In this novel, ‘the troubling love’ described is that between mothers and children, husbands and wives, men and women – and, as we know from Lina and Elena, in the Quartet – between women too; describing the violence, passion and cruelty of this love with torrential prose and exquisite elegance. Naples is dirty, dark, passionate, loud and dramatic. No one is content. Relationships are unhappy.

What is the source of the seething suffering that Ferrante exposes in each novel? Why is she so raw and bleeding? The more I read her books the more I want to interview her, to know about her, because I simply can’t imagine that at least some of what she writes stems from truth. There is a relentless, ruthless drive to the writing; a breathlessness, as if she’s whispering to us, let’s make the pages burn with my writing, let’s make the men suffer who torment us.

This is not just feminism or any -ism but a unique view of life, which is so daringly honest that thousands of readers round the world are saying ‘thank you’ (and some ‘no, thank you’!). Ferrante always digs deep and says things that others dare not say. The storylines are riveting (what an achievement) but it’s the pace and lack of pauses and paragraphs in the narrative that make you turn the page in breathless anticipation. Then there’s the thrill of that first sentence of each novel: My mother drowned on the night of May 23rd, my birthday, in the sea at a place called Spaccavento, a few miles from Minturno.
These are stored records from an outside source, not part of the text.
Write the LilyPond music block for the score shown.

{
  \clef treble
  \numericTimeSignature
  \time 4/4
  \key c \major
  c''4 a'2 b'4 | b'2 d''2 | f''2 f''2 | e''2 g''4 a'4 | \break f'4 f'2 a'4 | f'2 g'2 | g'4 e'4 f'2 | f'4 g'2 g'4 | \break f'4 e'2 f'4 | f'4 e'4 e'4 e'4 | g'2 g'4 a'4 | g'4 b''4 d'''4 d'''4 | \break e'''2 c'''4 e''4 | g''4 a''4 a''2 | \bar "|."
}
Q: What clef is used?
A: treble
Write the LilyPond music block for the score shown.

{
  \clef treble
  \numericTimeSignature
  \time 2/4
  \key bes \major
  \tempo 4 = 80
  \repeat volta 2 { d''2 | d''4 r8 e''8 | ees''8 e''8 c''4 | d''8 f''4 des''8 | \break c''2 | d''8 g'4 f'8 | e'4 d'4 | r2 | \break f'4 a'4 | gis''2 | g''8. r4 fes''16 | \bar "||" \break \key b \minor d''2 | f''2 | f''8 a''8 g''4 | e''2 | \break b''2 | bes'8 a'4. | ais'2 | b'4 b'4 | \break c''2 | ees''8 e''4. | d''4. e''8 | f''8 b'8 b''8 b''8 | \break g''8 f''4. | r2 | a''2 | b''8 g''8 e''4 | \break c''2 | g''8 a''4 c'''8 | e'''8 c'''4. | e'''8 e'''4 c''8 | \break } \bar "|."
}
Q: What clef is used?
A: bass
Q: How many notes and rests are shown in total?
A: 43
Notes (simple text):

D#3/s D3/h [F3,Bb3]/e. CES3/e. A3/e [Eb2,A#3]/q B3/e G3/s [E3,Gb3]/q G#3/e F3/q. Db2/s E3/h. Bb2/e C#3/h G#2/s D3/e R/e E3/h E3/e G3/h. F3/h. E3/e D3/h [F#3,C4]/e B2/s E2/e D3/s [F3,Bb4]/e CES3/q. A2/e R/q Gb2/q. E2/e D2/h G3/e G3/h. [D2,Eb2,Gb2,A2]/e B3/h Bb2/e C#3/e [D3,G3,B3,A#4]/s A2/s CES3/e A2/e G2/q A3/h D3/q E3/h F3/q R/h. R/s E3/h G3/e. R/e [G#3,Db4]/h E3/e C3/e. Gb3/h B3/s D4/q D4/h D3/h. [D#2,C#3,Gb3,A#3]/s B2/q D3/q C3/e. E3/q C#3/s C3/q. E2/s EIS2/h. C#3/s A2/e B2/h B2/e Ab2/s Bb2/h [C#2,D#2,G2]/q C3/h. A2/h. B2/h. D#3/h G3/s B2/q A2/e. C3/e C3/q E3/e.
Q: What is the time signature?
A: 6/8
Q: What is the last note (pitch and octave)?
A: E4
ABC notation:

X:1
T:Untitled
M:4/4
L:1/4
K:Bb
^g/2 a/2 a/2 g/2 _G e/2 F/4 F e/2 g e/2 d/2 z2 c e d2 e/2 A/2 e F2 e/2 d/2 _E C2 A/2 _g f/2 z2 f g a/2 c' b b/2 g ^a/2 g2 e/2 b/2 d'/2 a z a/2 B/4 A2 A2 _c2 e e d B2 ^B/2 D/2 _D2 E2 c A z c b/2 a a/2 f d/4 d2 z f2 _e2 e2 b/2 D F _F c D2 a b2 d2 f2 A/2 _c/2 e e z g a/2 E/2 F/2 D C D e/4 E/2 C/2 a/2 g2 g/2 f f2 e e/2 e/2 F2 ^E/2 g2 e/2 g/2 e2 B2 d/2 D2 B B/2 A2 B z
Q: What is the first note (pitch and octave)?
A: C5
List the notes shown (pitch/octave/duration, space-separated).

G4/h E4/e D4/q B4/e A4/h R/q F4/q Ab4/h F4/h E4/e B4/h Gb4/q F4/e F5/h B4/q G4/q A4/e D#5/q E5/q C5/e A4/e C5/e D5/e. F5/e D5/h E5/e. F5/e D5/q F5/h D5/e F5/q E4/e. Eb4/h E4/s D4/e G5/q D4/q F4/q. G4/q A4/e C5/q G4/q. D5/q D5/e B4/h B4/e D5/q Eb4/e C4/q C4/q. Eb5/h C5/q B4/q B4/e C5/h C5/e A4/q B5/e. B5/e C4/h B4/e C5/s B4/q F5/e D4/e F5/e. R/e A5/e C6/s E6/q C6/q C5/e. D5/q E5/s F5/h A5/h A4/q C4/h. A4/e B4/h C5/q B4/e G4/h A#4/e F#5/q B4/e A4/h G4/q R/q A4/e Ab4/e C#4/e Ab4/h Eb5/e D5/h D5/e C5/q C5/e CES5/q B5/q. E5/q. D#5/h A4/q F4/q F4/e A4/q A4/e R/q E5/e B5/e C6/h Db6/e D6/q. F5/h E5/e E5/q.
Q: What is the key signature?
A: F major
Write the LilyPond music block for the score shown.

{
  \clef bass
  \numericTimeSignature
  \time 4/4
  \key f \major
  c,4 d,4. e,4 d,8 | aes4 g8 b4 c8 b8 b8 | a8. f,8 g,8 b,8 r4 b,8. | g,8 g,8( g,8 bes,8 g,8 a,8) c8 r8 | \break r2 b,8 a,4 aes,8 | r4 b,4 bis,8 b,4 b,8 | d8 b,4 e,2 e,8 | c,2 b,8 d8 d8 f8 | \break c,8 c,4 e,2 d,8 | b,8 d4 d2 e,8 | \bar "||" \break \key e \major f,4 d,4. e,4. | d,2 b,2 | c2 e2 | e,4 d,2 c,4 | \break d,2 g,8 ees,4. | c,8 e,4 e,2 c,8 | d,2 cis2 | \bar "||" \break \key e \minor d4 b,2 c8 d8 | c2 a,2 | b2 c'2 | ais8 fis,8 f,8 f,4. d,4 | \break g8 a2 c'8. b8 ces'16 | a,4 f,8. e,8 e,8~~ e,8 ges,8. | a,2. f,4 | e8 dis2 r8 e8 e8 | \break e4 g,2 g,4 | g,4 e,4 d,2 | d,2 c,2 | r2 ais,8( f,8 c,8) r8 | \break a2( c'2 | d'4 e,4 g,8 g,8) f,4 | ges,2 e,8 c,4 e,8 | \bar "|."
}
The abuse, violence, obscenity, humiliation, fetishes and disgust of ‘Troubling Love’ are ‘real’ but at a poetic remove. Delia, the 45- year oldest daughter of Amalia – whose death is the pivot of the novel – is the narrator. She relates horror upon horror of her family life while simultaneously reliving it and analysing it. By writing the horrors down she understands, we understand, why they happen. This is the confessional novel at its most profound and painful. It is a novel of recovered memory.

Delia revisits her past and the people closest to her. A single act, when she was five, changed their lives for ever. We get a portrait of Amalia, a beautiful and vital mother who refuses to allow a brutal, psychopathically jealous husband to take over her mind and body (whilst she enjoys the fetishist attentions of another man). It is a portrait of a child’s spiteful blame and jealous love of a mother. Delia blames Amalia for ruining her life and reducing it to that of a dessicated, loveless automata. She explores her complex love-hate relationship with her mother by going back, digging deep and confronting the men who dominated both their lives. There are also moments of joyful release, bursting out of the novel like fireworks, but at heart it is very troubling.

Delia’s empathy and identification with her mother, and her cruel judgement of her, mean that by the end of the novel the two selves, mother and daughter, collide in a spectacular firework finale.